LIST OF TASKS ::
#1 In the torque management text, what is the Height IgnCorr table for?
#2 Pick up the torque management text after its final sentence and keep writing.

::: DOCUMENT EXTRACT

The image above is an example what this table might look like.
RPM IgnCorr (Driveshaft or Engine RPM Target Error Ignition Correction)
Under ECU Navigator>Torque Management select DS RPM IgnCorr
This is the ignition timing correction to be applied based on the Driveshaft or Engine RPM. It is highly recommended that at least one axis of these tables is the Controlled Variable RPM. Popular choices for the other axis include: Race Time, Gear and Engine RPM. Alternatively, you can just disable the second axis. It’s important to note that Torque Management can never advance ignition timing overall, even if individual tables indicate that ignition advance is desired. An example of this is, if the timed ignition correction says to retard 4 degrees, but the RPM is below it’s target. In this case, the Target Error Ignition Correction might override the Timed Ignition Correction, but it still can’t cause an overall advance.
The image above is an example what this table might look like.
Height IgnCorr (Height Ignition Correction)
Under ECU Navigator>Torque Management select Height IgnCorr
The purpose of this table is to cause an ignition retard if the front wheels start lifting off the ground. This is partially for safety and partly to optimise grip. It is used in conjunction with Shock Travel or Ride Height sensors. The image above is an example what this table might roughly look like.
Tuning Tips
It's best if the engine is tuned as well as practical before tuning Torque Management.

::::::
::: DATASET ENTRIES

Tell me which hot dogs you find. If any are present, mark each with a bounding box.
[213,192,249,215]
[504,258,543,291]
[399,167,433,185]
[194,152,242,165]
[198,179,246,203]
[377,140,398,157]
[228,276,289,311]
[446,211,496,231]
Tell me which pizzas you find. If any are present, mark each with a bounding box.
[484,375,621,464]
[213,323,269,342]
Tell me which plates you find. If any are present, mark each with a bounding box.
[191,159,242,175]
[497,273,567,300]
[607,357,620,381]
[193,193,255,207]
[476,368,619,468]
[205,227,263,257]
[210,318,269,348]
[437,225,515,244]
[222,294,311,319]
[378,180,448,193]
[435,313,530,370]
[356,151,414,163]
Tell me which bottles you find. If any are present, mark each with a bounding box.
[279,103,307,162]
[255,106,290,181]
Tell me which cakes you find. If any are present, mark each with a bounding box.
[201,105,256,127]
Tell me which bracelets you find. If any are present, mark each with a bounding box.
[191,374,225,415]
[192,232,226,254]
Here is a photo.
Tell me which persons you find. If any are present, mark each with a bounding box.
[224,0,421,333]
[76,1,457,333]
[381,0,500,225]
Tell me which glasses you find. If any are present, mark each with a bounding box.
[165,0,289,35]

::::::

TASK-BY-TASK OUTPUTS ::
#1 It causes an ignition retard if the front wheels start lifting off the ground.

#2
Bare minimum logged channels for tuning Torque Management:
Race Time (or whatever your Torque Management tables use as their primary axis)
Driveshaft RPM
Driveshaft RPM Target
Engine RPM
Engine RPM Target
Engine Limiter Active
Torque Management Combined Ignition Correction
Recommended channels to log for tuning Torque Management:
Torque Management Knob (or whatever your Torque Management tables use as their secondary axis)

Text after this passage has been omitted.